Accueil Environnement

L’abissage, une pratique qui refait surface

Irriguer, fertiliser et laver les prairies de fauches... Telles étaient autrefois les rôles des canaux d’abissage. Aujourd’hui réhabilité, le canal des Prés aux Tambales met non seulement en avant un patrimoine rural mais également une biodiversité aussi riche que rare pour un coin semi-montagnard (480 m). Inauguré le 7 avril à Rogery (Cierreux), le site de grand intérêt biologique devrait en outre revêtir un attrait touristique.

Temps de lecture : 4 min

T ombée aux oubliettes après la 1ère guere mondiale, la pratique de l’abissage a repris quelques une de ses couleurs d’antan. Très répandu autrefois sur la face ouest de l’Europe, de Espagne à la Norvège, le recours à cette technique était monnaie courante dans toute l’Ardenne et la Haute Ardenne.

L’asbl Agra-Ost en a retrouvé des traces à Rogery, dans un fond de vallée surnommé «les Prés aux Tambale». L’irrigation y a été remise en activité dans sa partie nord, l’eau du canal se jetant dans le grand étang situé plus à l’ouest. A noter que la prairie est entretenue par un agriculteur qui suit, depuis 2013, le cahier des charges MAEC relatif à la prairie de haute valeur biologique.

Les Prés aux Tambales

Et M. d’Otreppe de Bouvette, propriétaire des lieux, d’expliquer qu’en 1860 les deux rives de la lande étaient irriguées. Outre l’apport en eau, ces deux canaux permettaient d’acheminer de minéraux, et de laver (éliminer taupes et campagnols) les quelque 8 ha de terres concernés.La lande était alors pâturée par des ovins. «Et qui dit moutons dit nardaie, une pelouse typique se développant sur des sols acides et pauvres en éléments nutritifs», explique Pierre Luxen, directeur d’Agra-ost.

La pelouse à nard est un habitat prioritaire reconnu par la directive Natura 2000, que la région doit absolument protéger. Si le site est hors Natura 2000, il reste de grand intérêt biologique.

Autre intérêt du site, la présence d’anciens tertre d’orpaillages, soit des vestiges de la ra recherche d’or dans la région.

Une flore importante

L’apport d’éléments minéraux par l’abissage a permis de développer une flore particulière. «On est en présence de sols acides. Pourtant l’on retrouve une flore inféodées à des sols riches en base, comme la colchique des prés et d’autres espèces assez typiques qui permettent à classer ces lieux en prairies à haute valeur biologique», analyse encore M. Luxen.

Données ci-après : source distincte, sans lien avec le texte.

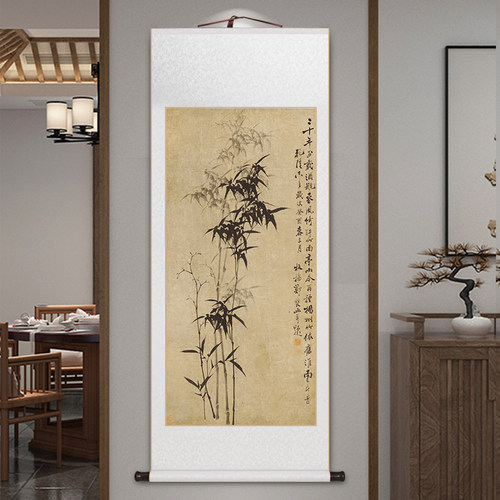热销郑板桥竹子国画名家卷轴挂画新中式客厅装P饰画办公室茶水室
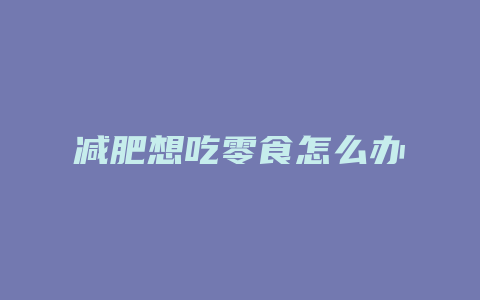 减肥想吃零食怎么办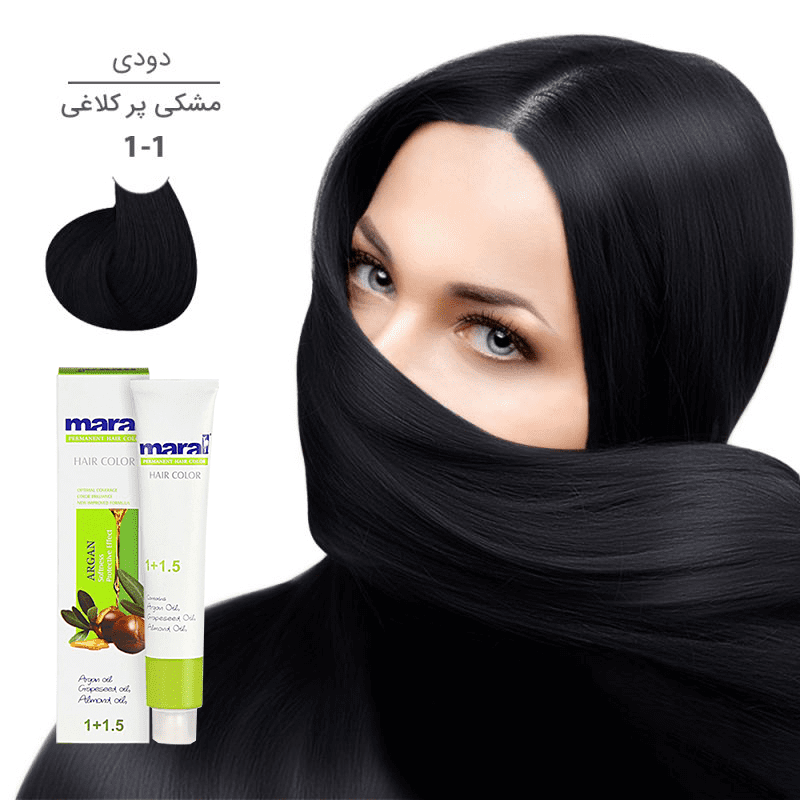 رنگ مو مارال با رنگ مشکی پر کلاغی شماره 1.1، حجم 100 میلی‌لیتر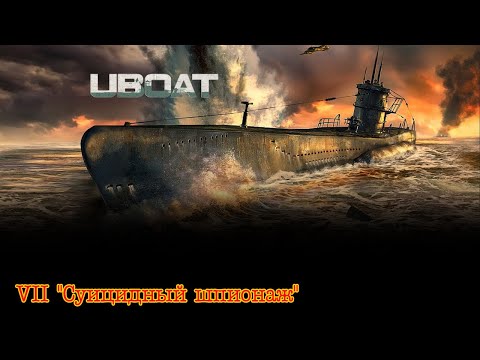 Видео: Uboat. Часть 7. "Суицидный шпионаж"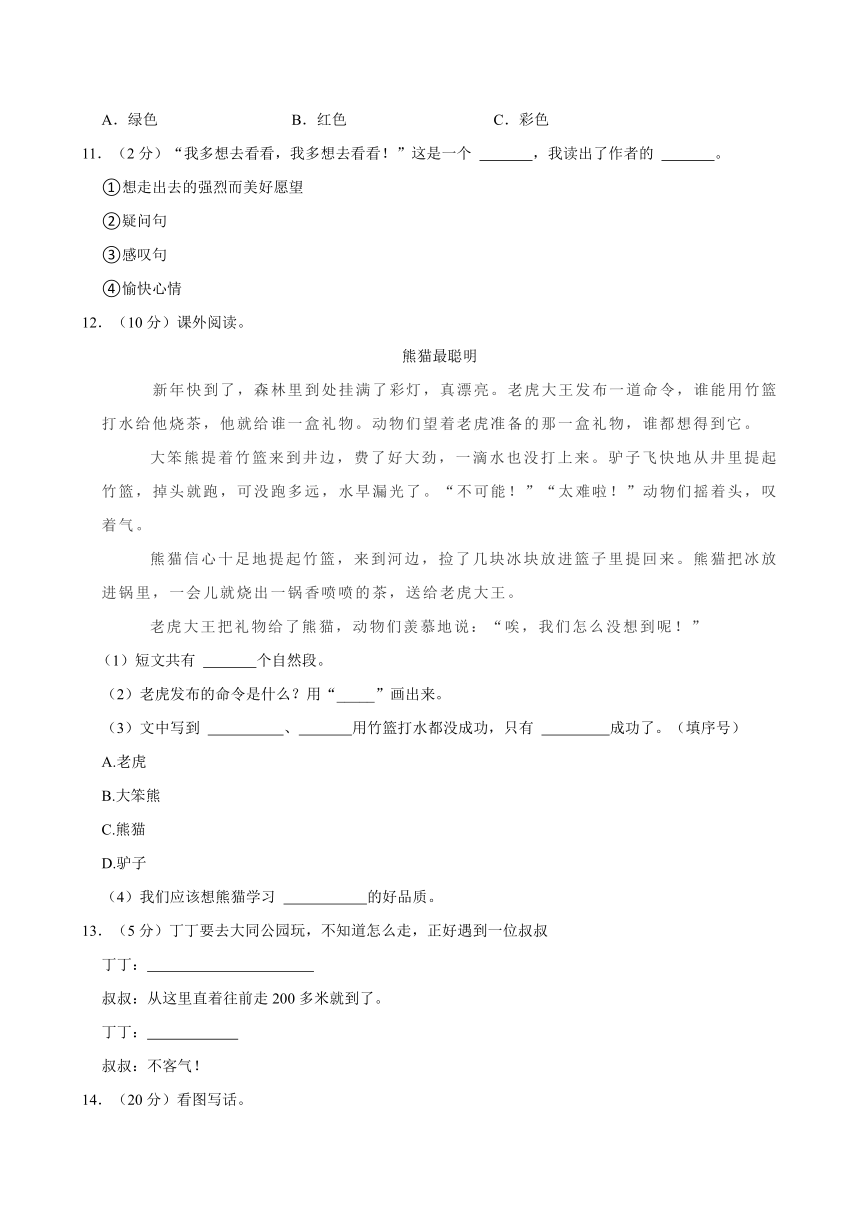 山西省大同市浑源县统编版语文2022-2023学年一年级（下）期中试卷(解析版)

Et de poursuivre: «Les prairies avaient un faciès qui ne représentait pas les lieux. Cela nous a fait prendre conscience de la richesse des prairies abissées. On peut y retrouver jusqu’à 50 espèces différentes alors qu’on en retrouve à peine une dizaine dans les prairies de fauche pâturées. «On y compte notamment la présence de deux espèces remarquables à l’échelle wallonne qui sont l’écuelle d’eau (Hydrocotyle vulgaris), plus petite ombellifère de Wallonie, et la wahlenbergie (Wahlenbergia hederacea), petite fleur des bords des cours d’eau de la famille des campanules.»

Bientôt un patrimoine culturel immatériel?

Hubert Bedoret, directeur de Natagriwal, n’a pas manqué de souligner la multidisciplinarité du projet: « La restauration du site permet non seulement de maintenir et de protéger un patrimoine de grand intérêt biologique mais également un patrimoine rural matériel et immatériel.» Et d’insister: «La richesse naturelle de la région vient aussi des pratiques agricoles. L’équilibre à trouver entre ces bonnes pratiques et la protection des espèces a été, est et sera toujours possible!»

Le ministre Collin va dans ce sens: «Le projet est la preuve qu’avec des moyens limités, on peut renforcer le lien entre l’agriculture et la biodiversité. Les actions menées en faveur de la biodiversité sont utiles à l’agriculture et inversement. Une agriculture bien aménagée est largement profitable à la biodiversité. «En Wallonie, on a de l’expertise, un savoir faire qui est particulièrement aiguisé et utile à l’intérêt général et... particulier!»

Récemment, un groupe de travail international s’est d’ailleurs constitué autour des pratiques d’abissage. Il n‘est donc pas à exclure que, dans un futur proche, l’Unesco puisse considérer toutes les pratiques relatives à l’abissage comme patrimoine culturel et immatériel des régions qui les valorisent.